**Work to be completed**
Exactly the lines from the one with "family: Felidae" through the final line of the listing below should appear in the answer, and no others.

**Material provided**
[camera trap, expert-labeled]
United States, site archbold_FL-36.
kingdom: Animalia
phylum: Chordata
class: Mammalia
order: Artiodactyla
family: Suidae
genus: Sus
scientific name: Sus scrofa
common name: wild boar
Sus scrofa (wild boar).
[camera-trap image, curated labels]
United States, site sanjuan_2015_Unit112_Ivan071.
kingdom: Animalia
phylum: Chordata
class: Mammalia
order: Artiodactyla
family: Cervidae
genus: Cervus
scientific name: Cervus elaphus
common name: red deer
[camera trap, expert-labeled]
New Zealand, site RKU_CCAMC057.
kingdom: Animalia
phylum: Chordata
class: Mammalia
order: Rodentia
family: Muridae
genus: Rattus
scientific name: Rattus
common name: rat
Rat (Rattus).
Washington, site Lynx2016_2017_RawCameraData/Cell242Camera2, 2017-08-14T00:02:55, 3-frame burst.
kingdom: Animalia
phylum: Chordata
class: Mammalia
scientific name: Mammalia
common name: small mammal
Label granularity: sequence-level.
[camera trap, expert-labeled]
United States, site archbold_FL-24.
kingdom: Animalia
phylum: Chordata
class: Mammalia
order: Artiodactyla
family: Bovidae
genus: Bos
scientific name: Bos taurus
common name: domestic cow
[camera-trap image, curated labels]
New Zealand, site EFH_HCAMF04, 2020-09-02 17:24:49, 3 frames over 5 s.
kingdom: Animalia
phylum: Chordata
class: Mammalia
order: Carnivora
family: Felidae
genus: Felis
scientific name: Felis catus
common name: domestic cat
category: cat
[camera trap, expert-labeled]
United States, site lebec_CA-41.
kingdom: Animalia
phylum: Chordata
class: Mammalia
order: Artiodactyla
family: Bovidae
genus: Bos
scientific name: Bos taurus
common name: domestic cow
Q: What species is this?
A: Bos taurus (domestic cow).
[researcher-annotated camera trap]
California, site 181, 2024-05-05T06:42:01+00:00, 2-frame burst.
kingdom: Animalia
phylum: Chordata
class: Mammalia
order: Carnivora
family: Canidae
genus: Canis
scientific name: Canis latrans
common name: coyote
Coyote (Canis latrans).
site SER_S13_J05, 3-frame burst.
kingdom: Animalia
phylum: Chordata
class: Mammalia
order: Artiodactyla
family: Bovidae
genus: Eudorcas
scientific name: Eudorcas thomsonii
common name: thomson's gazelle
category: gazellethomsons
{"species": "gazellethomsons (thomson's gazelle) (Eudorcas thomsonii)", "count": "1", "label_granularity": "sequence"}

**Solution to this exercise**
family: Felidae
genus: Felis
scientific name: Felis catus
common name: domestic cat
category: cat
[camera trap, expert-labeled]
United States, site lebec_CA-41.
kingdom: Animalia
phylum: Chordata
class: Mammalia
order: Artiodactyla
family: Bovidae
genus: Bos
scientific name: Bos taurus
common name: domestic cow
Q: What species is this?
A: Bos taurus (domestic cow).
[researcher-annotated camera trap]
California, site 181, 2024-05-05T06:42:01+00:00, 2-frame burst.
kingdom: Animalia
phylum: Chordata
class: Mammalia
order: Carnivora
family: Canidae
genus: Canis
scientific name: Canis latrans
common name: coyote
Coyote (Canis latrans).
site SER_S13_J05, 3-frame burst.
kingdom: Animalia
phylum: Chordata
class: Mammalia
order: Artiodactyla
family: Bovidae
genus: Eudorcas
scientific name: Eudorcas thomsonii
common name: thomson's gazelle
category: gazellethomsons
{"species": "gazellethomsons (thomson's gazelle) (Eudorcas thomsonii)", "count": "1", "label_granularity": "sequence"}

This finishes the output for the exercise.